Telstra says it has successfully conducted a live “5G” data call using a commercial chipset on the telco’s wireless network. Australia’s largest network operator made a 3GPP Release 15 (not 5G according to 3GPP) compliant data call using its 3.5GHz spectrum, Ericsson’s latest 5G network software and Qualcomm’s commercial 5G Snapdragon chipset in a form factor device.
The operator also said it turned on two 5G-enabled base stations in the state of Tasmania. In August it switched on its first 5G-compatible cell sites to enable testing of pre-commercial devices, with aims to deploy more than 200 sites across Australia by the year-end. Telstra plans a commercial 5G launch in 2019 and is engaged in various trials at its 5G Innovation Centre in Australia’s Gold Coast (see pic below), which it opened in February. That Centre, supported by Ericsson, has since been home to several world and Australian firsts including the world’s first precinct of 5G-enabled WiFi hotspots, Australia’s first 5G Connected Car, the world’s first end-to-end 5G non-standalone data call on a commercial mobile network, and the launch of over 50 5G-enabled sites around the country.

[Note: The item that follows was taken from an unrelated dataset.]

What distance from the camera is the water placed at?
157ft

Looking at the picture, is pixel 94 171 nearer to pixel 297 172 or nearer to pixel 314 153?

Although the form factor device used for the so called “5G” test is larger than most mobile handsets, it bears a far closer resemblance to a commercially available smartphone than the 200kg, fridge-like prototype 5G device that Telstra was employing for tests just a few months ago.
“Today’s announcement is a significant milestone as it signals that commercial 5G devices are getting closer and closer,” he added.
“Field testing in our real-world mobile network with this chipset over our commercial spectrum moves the verification well and truly from the lab into the street,” Seneviratne said. “The team will continue testing over the coming months to improve data rates and overall performance in readiness for device availability.”
Telstra’s chief executive, Andy Penn, has said that he expects the transition from 4G to 5G to be even swifter than the migration from 3G to 4G.
In July this year Telstra said that it had successfully conducted a 5G data call over its network using Intel’s 5G Mobile Trial Platform. In August the company announced that it had started progressively declaring its mobile sites ‘5G-ready’ — a move that rival telco Optus dismissed as a marketing stunt.
The Australian Communication and Media Authority is currently auctioning off spectrum in the 3.6GHz band, which will play a key role in early 5G services.